Um grupo de servidores do IBGE iniciou um abaixo-assinado para cobrar transparência sobre projetos envolvendo o Serpro, armazenamento em nuvem, inteligência artificial, integração de bases públicas e tratamento de dados protegidos por sigilo estatístico. O documento começou a circular na última semana e já reúne mais de 250 assinaturas.
Os signatários afirmam que o instituto atravessa uma mudança estrutural na gestão de dados públicos e alertam para o risco de perda de controle sobre informações fornecidas por cidadãos e empresas ao IBGE. Segundo o texto, as iniciativas em curso podem afetar a governança dos dados estatísticos e a autonomia técnica da instituição.
A mobilização ocorre após a formalização de um contrato entre o IBGE e o Serpro no valor de R$ 76,7 milhões, com vigência inicial de 36 meses. O acordo foi firmado por dispensa de licitação e assinado pelo presidente do IBGE, Márcio Pochmann, e pelo presidente do Serpro, Alexandre Gonçalves de Amorim.
Pelos termos do contrato, o Serpro fornecerá ao IBGE serviços de computação em nuvem, gestão de infraestrutura digital, plataformas de relacionamento, ferramentas de inteligência artificial, serviços baseados em GPT, WhatsApp Business, consultorias técnicas e soluções de segurança cibernética.
A maior parcela dos recursos está concentrada na contratação de créditos de nuvem e serviços de gerenciamento da infraestrutura tecnológica. Somente os serviços ligados à plataforma Serpro Multicloud representam dezenas de milhões de reais dentro do contrato.
No abaixo-assinado, os servidores afirmam que “o risco já deixou de ser abstrato” e sustentam que reuniões internas, novas estruturas organizacionais e projetos de integração de dados indicam mudanças profundas na arquitetura de informações do instituto. O documento argumenta que tais iniciativas estariam avançando sem debate público amplo e sem consulta suficiente ao corpo técnico da instituição.
Os signatários também demonstram preocupação com o tratamento de microdados protegidos por sigilo estatístico.

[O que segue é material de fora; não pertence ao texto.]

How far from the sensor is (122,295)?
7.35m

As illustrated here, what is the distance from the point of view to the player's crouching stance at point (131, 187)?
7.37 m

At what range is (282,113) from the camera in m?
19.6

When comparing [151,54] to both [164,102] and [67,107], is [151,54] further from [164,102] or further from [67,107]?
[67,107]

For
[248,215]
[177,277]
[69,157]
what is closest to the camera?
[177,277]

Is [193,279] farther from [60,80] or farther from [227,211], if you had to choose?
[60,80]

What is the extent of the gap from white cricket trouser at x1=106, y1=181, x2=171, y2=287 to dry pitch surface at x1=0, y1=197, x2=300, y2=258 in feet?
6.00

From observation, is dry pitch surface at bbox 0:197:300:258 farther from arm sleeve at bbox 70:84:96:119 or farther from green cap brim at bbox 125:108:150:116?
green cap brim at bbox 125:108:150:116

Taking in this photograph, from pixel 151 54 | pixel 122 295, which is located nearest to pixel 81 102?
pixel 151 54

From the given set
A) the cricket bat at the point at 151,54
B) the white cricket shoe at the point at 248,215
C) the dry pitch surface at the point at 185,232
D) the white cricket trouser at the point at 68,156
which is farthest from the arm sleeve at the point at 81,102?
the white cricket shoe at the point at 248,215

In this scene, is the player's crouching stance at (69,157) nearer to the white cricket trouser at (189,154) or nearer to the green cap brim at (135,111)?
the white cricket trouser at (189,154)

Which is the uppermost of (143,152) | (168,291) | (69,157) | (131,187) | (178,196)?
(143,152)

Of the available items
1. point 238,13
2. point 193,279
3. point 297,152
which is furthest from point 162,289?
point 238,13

Segundo o texto, o cruzamento de grandes bases de dados pode permitir a identificação indireta de pessoas, empresas e propriedades, mesmo quando não houver informações diretas como nome ou CPF.

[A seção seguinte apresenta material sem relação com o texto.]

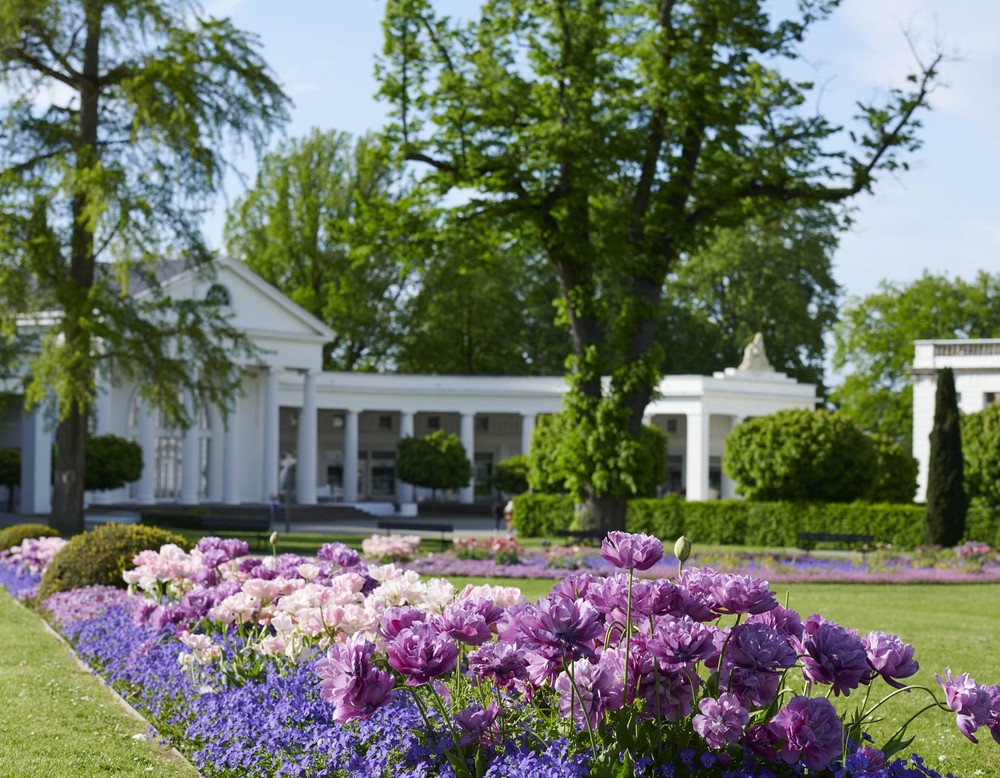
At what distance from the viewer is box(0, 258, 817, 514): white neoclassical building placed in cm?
4962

Entre as exigências apresentadas estão a divulgação integral de projetos relacionados ao Serpro, inteligência artificial, armazenamento em nuvem, integração de bases públicas e eventuais parcerias com empresas privadas de tecnologia. Os servidores também pedem esclarecimentos sobre quais dados serão utilizados, onde serão armazenados, quem terá acesso às informações e quais mecanismos de proteção serão adotados.
*Link para o abaixo-assinado: https://docs.google.com/forms/d/e/1FAIpQLScEyS0kkkXv0DwCXh3Fihg0EJddIm9UA_FqfiW1DCuu8KfqQg/viewform?usp=header
O documento defende ainda que microdados protegidos por sigilo estatístico não sejam transferidos, replicados, cruzados ou processados fora do controle direto das áreas técnicas responsáveis pelas pesquisas e estatísticas do instituto.
Outro ponto levantado pelos servidores é a preocupação com a eventual transferência de atividades consideradas permanentes ou estratégicas para fundações, consultorias, empresas públicas ou privadas. O grupo também cobra a suspensão e revisão de iniciativas que possam representar risco ao sigilo estatístico até que haja avaliação técnica e transparência sobre os projetos em andamento.
No próprio contrato firmado com o Serpro, há previsão de que a empresa atue como operadora de dados pessoais nos termos da Lei Geral de Proteção de Dados (LGPD). O documento também admite a possibilidade de subcontratação parcial de serviços acessórios, desde que autorizada pelo IBGE e sem prejuízo à segurança das informações.
Os servidores encerram o manifesto pedindo acompanhamento do tema por parte do Congresso Nacional, órgãos de controle, autoridades de proteção de dados, comunidade científica e sociedade civil. O texto também defende a aprovação da PEC 27/2021, que concede autonomia técnica, administrativa, financeira e orçamentária ao IBGE.